* START Input material *

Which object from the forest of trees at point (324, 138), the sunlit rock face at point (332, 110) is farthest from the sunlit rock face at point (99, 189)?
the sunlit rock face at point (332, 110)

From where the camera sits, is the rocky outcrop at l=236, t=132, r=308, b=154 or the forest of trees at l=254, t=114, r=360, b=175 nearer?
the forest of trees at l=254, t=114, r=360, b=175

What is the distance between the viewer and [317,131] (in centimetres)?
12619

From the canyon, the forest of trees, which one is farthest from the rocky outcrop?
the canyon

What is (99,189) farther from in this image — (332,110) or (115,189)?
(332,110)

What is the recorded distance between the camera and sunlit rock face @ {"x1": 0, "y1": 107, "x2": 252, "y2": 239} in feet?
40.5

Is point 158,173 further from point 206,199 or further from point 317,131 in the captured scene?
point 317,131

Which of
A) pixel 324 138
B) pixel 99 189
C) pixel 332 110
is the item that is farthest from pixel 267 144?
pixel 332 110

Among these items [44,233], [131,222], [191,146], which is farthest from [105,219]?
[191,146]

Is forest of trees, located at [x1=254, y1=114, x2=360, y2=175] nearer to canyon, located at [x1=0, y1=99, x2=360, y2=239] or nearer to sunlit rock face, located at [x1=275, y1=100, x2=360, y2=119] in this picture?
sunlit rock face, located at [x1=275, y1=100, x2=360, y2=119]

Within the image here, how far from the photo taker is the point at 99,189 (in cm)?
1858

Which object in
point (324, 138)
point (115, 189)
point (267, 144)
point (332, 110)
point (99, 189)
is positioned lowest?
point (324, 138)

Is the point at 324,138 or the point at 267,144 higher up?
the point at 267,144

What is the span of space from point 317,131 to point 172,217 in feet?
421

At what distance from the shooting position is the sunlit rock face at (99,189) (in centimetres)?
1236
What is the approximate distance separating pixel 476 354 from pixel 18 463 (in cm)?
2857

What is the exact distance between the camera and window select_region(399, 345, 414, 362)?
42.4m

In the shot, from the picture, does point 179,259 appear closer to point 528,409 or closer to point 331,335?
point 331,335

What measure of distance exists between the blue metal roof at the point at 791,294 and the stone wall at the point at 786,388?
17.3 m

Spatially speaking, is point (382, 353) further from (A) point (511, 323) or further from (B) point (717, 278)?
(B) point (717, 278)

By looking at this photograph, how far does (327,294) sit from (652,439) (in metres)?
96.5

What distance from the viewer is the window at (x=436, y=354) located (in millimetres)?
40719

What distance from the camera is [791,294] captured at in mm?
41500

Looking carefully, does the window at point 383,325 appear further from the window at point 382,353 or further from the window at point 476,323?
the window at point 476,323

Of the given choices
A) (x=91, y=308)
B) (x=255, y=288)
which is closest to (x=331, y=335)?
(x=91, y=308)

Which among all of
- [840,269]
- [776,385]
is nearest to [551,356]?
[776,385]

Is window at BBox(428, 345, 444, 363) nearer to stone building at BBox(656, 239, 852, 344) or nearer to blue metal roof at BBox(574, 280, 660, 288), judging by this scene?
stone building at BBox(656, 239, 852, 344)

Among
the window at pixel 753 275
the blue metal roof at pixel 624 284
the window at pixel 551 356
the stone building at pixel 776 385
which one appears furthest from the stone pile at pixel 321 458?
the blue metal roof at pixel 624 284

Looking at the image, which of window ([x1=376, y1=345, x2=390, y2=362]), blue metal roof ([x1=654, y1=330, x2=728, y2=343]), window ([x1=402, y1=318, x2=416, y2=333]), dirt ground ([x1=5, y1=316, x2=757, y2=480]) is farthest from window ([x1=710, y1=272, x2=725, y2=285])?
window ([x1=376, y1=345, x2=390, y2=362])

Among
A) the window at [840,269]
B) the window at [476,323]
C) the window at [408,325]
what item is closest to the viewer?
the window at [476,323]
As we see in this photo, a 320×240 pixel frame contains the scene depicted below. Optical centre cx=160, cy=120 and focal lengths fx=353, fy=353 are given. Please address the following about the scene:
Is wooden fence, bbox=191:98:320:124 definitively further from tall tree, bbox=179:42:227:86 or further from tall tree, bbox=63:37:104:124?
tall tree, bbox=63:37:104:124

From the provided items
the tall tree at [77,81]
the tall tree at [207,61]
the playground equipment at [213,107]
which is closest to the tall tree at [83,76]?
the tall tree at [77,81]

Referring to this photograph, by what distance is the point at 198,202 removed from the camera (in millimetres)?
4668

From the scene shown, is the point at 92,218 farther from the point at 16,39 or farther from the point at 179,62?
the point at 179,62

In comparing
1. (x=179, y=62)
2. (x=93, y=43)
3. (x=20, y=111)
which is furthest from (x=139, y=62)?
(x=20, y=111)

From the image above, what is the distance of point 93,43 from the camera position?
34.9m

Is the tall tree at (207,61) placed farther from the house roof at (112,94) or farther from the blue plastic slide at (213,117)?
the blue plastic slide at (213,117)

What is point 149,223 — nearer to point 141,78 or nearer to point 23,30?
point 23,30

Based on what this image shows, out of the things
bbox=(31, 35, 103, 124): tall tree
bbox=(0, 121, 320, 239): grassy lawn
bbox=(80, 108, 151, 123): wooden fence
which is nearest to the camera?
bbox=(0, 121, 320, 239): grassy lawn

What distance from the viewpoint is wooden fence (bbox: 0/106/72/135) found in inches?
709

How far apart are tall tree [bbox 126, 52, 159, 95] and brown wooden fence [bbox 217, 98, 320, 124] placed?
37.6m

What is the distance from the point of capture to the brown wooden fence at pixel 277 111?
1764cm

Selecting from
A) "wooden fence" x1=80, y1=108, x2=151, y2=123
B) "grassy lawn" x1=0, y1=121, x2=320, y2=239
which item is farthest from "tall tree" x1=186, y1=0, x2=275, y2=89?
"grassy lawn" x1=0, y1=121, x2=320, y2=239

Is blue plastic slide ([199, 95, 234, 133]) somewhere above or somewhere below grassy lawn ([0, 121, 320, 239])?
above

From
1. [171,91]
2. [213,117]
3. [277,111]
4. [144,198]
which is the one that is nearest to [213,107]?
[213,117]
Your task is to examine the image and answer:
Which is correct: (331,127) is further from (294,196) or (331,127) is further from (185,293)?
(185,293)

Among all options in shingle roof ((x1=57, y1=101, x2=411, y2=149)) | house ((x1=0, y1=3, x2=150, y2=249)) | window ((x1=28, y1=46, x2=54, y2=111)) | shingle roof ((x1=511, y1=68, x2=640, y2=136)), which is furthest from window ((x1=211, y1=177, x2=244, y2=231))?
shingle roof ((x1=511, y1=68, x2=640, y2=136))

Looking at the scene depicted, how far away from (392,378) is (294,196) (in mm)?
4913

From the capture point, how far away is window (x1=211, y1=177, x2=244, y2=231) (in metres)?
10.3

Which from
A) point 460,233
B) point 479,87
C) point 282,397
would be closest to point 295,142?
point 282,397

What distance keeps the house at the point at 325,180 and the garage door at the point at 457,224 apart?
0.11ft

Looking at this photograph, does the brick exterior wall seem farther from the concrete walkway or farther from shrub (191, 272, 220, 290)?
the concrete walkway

* END Input material *
* START Input material *

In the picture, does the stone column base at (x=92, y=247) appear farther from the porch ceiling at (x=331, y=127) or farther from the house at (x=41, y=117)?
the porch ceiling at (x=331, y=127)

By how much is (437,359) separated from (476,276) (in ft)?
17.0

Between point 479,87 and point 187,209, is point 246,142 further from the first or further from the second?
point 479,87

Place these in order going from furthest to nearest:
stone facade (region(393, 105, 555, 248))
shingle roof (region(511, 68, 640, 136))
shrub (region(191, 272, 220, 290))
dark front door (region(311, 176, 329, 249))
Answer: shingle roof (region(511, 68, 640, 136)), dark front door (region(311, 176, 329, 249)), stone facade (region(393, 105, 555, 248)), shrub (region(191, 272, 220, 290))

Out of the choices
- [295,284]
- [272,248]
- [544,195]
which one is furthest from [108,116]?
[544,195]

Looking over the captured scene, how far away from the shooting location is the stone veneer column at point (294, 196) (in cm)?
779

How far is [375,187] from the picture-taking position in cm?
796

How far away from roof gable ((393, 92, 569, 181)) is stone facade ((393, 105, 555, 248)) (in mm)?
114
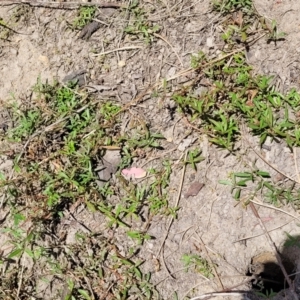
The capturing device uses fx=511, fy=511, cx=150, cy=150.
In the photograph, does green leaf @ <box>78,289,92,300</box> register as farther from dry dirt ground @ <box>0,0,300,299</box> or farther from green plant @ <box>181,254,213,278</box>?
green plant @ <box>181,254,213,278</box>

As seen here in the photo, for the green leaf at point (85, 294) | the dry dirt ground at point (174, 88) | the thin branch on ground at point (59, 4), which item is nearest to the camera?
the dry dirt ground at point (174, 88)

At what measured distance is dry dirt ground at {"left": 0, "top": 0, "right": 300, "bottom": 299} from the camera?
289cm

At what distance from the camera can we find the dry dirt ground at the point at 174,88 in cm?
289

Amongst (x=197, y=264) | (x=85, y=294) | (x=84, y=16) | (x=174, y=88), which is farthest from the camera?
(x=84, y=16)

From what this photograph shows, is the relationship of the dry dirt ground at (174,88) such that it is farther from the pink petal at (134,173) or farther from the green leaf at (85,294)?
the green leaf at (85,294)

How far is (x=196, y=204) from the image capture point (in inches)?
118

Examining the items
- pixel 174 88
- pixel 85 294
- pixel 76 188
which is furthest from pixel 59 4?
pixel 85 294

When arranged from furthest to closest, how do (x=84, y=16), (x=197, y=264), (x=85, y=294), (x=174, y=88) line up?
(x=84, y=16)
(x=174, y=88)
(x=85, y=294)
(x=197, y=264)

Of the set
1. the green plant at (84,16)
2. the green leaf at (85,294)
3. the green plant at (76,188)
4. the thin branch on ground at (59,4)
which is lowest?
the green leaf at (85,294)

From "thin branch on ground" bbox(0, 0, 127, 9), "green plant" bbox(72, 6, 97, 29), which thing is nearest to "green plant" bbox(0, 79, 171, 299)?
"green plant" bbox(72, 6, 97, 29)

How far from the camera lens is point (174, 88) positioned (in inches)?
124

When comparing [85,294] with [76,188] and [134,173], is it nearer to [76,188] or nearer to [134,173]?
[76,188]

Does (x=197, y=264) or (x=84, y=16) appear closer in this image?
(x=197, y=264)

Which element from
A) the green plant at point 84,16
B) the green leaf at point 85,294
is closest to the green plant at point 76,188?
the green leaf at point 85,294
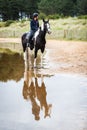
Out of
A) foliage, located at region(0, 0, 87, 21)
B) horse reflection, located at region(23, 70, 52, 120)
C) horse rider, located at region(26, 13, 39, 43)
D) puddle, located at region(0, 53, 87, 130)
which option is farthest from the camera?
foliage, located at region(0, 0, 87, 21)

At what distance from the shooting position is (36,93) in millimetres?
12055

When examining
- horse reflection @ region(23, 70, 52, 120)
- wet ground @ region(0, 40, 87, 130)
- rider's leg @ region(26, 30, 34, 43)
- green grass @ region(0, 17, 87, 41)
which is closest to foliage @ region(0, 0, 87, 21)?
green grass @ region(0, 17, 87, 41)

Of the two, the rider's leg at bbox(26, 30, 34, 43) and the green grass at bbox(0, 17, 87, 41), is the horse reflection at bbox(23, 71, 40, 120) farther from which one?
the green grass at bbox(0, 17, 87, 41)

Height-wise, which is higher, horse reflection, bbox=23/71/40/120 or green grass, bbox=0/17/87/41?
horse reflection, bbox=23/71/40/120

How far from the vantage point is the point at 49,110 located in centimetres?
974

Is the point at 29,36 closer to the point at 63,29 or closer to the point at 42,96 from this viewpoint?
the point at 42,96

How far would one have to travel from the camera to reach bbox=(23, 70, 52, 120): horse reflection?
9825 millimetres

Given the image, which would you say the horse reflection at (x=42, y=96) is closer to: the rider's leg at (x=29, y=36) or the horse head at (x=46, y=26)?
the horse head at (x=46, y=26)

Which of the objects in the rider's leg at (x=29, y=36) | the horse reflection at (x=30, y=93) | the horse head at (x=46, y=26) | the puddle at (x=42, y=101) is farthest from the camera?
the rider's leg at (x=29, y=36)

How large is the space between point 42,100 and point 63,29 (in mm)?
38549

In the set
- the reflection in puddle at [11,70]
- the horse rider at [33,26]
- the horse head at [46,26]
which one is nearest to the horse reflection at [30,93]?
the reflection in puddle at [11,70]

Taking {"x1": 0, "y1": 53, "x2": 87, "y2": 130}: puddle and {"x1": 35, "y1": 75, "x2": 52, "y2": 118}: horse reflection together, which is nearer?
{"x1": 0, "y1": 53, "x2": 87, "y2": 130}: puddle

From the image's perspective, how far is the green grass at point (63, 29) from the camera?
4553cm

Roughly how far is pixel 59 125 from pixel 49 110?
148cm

* END Input material *

> **Task brief**:
Return each line of the records that contains the string "space". Matching is case-sensitive.

> **Final result**:
What is the span of space from point 317,131 to point 172,217 in feet?
How large is the space between point 42,100 and point 63,29 (in mm)?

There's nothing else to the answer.